Not with a bang but with a whimper

This is the way the world ends
This is the way the world ends
This is the way the world ends
Not with a bang but with a whimper
     -- T. S. Eliot, The Hollow Men, 1925

Those across the Commonwealth of Pennsylvania who lived through the disaster known as AHERF, the story of the Allegheny Health and Education Research Foundation, ending in one of the biggest non-profit health care bankruptcies in US history, may now note in passing the death some months ago--just recently announced--of its architect, one Sherif Abdelhak.

Many books and articles have been written about this hubristic exercise in go-go corporatism. It was a fiasco that left many endowments decimated and the remnants of two Philadelphia medical schools in shreds.

For those who lived through that era, the death of "the sheriff" is bittersweet. It has passed virtually unnoticed until now. But it's worth remarking, not just for its local but also its national meaning. By the high-rolling mid-1990s, tellingly, the Association of American Medical College's prestigious Cooper Lectureship led through the following roster. Here is the list for the decade commencing 1985 and leading to its 1995 apogee

  • 1985 John A. D. Cooper
  • 1986 Paul B. Beeson
  • 1987 Uwe E. Reinhardt
  • 1988 Henry G. Cisneros
  • 1989 Lauro F. Cavazos
  • 1990 John F. Sherman
  • 1991 Margaret Catley-Carlson
  • 1992 Leroy Hood
  • 1993 Bruce M. Alberts
  • 1994 Merwyn R. Greenlick
  • 1995 Sherif S. Abdelhak

A nice progression. Three years later, in 1998, AHERF and Allegheny University of the Health Sciences, went belly up. Its successors are still recovering. But too many parts of our health educational and health care systems still show signs of the sheriff's avaricious behavior.

2 comments:

Roy M. Poses MD said...

Note that we have posted about the ill-fated (and ill-managed) AHERF before. See this tag: http://hcrenewal.blogspot.com/search/label/AHERF

And see this 2013 post for a summary: http://hcrenewal.blogspot.com/2013/06/a-legal-settlement-of-one-aspect-of.html

Roy M. Poses MD said...

Some further ironies....

The fall of AHERF should have been a warning about the brave new world of "visionary" generic managers running health care ... into the ground while paying themselves very well, and intimidating their subservient employees, including doctors. (look at the summary here: http://hcrenewal.blogspot.com/2013/06/a-legal-settlement-of-one-aspect-of.html) Mr Abdelhak was hailed as a visionary in the media. He gave an prestigious lecture at the AAMC meeting, subsequently published in Academic Medicine, including lots of fluff about vertically integrated health systems. He reportedly threatened his faculty, "don't cross me or you will live to regret it." He was being paid the then princely sum of over $1 million a year while his health care system was heading to the then biggest bankruptcy reported for a non-profit.

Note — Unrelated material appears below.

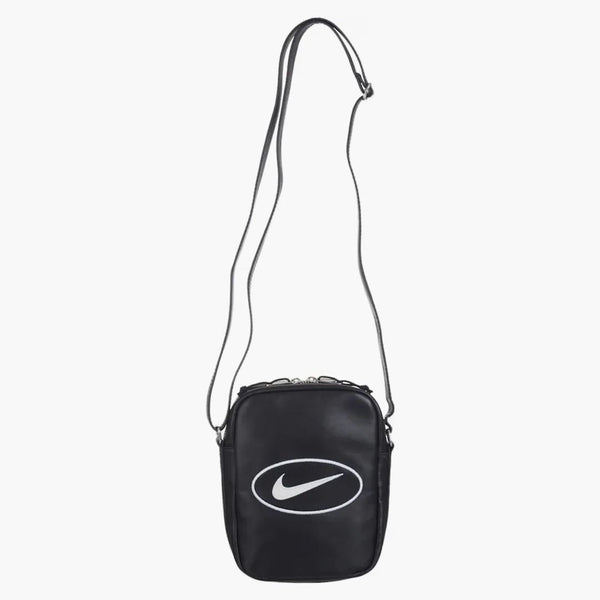 Supreme Nike Leather Shoulder Bag Black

Yet the story of the bankruptcy was reported only regionally, and got a mention in only one health care journal, Health Affairs, and that focused on the financial, not ethical or leadership aspects, until I wrote about it in 2003. So hardly anyone now has heard of it, and its warning went unheeded.

So when Mr Abdelhak passed away, there was no public notice until 8 months later, and that consisted of a single article. Apparently Mr Abdelhak changed his name, and lost touch with nearly everyone who knew him. There is no record that he ever took responsibility for the fall of AHERF. In 2007 he was reported to be still blaming everyone else. The article quoted him as saying "I don't have a life. They managed to destroy it 10 years ago." (See: http://www.philly.com/philly/business/20150407_Death_of_Abdelhak__hospital_CEO__reported.html )

But it appears he destroyed a whole health care system, closed several hospitals, and damaged many careers, never mind the effects on patient care.

If we continue to ignore this history, we are doomed to continue to repeat it.